Nelle prossime ore arriverà un primo stop ai flussi di gas verso l'Ue ma a deciderlo non è stato Gazprom bensì l'invasione stessa della Russia in Ucraina. Il gestore del sistema di trasporto del gas di Kiev (Grid) ha infatti annunciato che, a causa dell'occupazione delle forze russe, il transito attraverso il punto di ingresso di Sokhranivka si fermerà. Nulla di irreparabile, visto che, se Mosca lo vorrà, i flussi potranno essere reindirizzati alla stazione di compressione di Sudzha, in Russia. Ma la notizia, oltre a far chiudere al rialzo in Borsa il prezzo del gas, rischia di appesantire ulteriormente il dibattito sul sesto pacchetto di sanzioni. Infatti, non ci sono stati colpi di scena nella riunione degli ambasciatori dei 27 per approvare l'embargo al petrolio di Putin.
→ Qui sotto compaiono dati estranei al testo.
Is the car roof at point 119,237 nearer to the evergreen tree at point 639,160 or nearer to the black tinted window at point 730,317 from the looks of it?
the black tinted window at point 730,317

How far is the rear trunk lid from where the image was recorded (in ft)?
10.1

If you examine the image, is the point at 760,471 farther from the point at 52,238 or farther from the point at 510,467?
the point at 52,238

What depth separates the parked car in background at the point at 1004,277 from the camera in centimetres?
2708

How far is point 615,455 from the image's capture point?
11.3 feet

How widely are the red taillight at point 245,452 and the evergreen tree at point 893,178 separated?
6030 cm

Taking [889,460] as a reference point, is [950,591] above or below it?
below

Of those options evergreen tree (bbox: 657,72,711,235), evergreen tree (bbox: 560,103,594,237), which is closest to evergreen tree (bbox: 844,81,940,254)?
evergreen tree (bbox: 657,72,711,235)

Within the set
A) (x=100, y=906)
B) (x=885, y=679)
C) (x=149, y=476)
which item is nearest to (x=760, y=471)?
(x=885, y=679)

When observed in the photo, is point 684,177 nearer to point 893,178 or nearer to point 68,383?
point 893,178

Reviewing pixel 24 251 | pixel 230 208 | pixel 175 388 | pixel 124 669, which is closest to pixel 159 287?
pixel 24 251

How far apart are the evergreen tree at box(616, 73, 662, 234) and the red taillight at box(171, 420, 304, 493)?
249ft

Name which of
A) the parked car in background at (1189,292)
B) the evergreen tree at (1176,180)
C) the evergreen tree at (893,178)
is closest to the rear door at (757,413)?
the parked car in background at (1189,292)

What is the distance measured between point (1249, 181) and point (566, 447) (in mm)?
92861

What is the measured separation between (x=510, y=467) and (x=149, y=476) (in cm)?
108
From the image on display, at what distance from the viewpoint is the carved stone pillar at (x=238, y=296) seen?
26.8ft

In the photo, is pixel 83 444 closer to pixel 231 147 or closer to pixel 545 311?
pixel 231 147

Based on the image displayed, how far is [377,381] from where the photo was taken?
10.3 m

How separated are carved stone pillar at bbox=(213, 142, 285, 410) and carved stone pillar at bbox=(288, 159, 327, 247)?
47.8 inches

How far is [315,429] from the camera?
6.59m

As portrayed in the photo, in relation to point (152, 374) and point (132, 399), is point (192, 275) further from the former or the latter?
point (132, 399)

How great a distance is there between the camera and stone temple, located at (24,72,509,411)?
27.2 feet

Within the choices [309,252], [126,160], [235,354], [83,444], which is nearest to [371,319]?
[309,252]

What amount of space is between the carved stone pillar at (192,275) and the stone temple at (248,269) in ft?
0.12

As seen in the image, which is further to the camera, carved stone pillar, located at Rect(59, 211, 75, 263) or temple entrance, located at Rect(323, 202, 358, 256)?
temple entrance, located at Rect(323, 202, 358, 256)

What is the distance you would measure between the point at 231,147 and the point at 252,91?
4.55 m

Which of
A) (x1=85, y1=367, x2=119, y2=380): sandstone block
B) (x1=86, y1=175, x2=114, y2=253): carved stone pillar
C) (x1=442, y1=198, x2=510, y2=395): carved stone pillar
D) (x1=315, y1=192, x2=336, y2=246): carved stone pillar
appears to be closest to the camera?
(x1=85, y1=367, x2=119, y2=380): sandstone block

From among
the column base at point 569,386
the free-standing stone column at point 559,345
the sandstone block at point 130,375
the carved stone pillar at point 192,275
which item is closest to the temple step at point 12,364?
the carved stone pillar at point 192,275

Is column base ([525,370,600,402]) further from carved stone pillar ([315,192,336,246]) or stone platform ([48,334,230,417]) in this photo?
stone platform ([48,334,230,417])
La videocall annunciata da Ursula von der Leyen con i leader dei Paesi orientali dell'Ue, Viktor Orban su tutti, non può avere luogo perché gli sherpa non hanno trovato ancora un'intesa. Un colloquio telefonico tra il presidente francese Emmanuel Macron e il premier ungherese è servito a chiarire ulteriormente i punti critici: Budapest, in sostanza, chiede compensazioni ad hoc in cambio del suo sì alla rinuncia, sia pur graduale, al petrolio russo. L'Ue ritiene le preoccupazioni ungheresi "legittime", anche perché il Paese non può ricevere il greggio via mare e le raffinerie magiare sono tutte tarate sul petrolio russo. In pratica, l'Ungheria darà via libera ad un embargo dell'Ue al petrolio russo solo se la sanzione escluderà il greggio inviato da Mosca attraverso gli oleodotti. A dirlo, in un video su facebook, è il ministro degli Esteri ungherese Peter Szijjarto, che ha rilanciato così il 'no' di Budapest al pacchetto si misure così come concepito dalla Commissione nei giorni scorsi.
"Se Bruxelles vuole essere seria sull'embargo al petrolio, questo sarà possibile solo escludendo la parte destinata agli oleodotti", ha sottolineato il ministro ungherese. Due le ipotesi in campo: la prima prevede che i Paesi Ue condividano, temporaneamente, parte del loro greggio con Budapest; la seconda l'erogazione di fondi ad hoc per Budapest nell'ambito del piano RePowerEu che sarà presentato il 18 maggio. Ma c'è un altro tema che, nei prossimi giorni, potrebbe dividere l'Europa ed è quello del fondo solidarietà per l'Ucraina. Bruxelles valuta un versamento da 15 miliardi focalizzato sulla ricostruzione e finanziato con debito comune. Si tratterebbe, di fatto, di una sorta di Next Generation per Kiev. "Tutte le opzioni sono sul tavolo", ha spiegato il commissario Ue per l'Allargamento, Oliver Varhelyi. Ma c'è chi, come Germania e Austria, chiede maggior prudenza e invita ad esplorare strade alternative. A dividere ulteriormente l'Ue potrebbe essere la natura dei finanziamenti: saranno tutti prestiti o anche sovvenzioni? Ed è sulla seconda opzione che lo scontro è dietro l'angolo.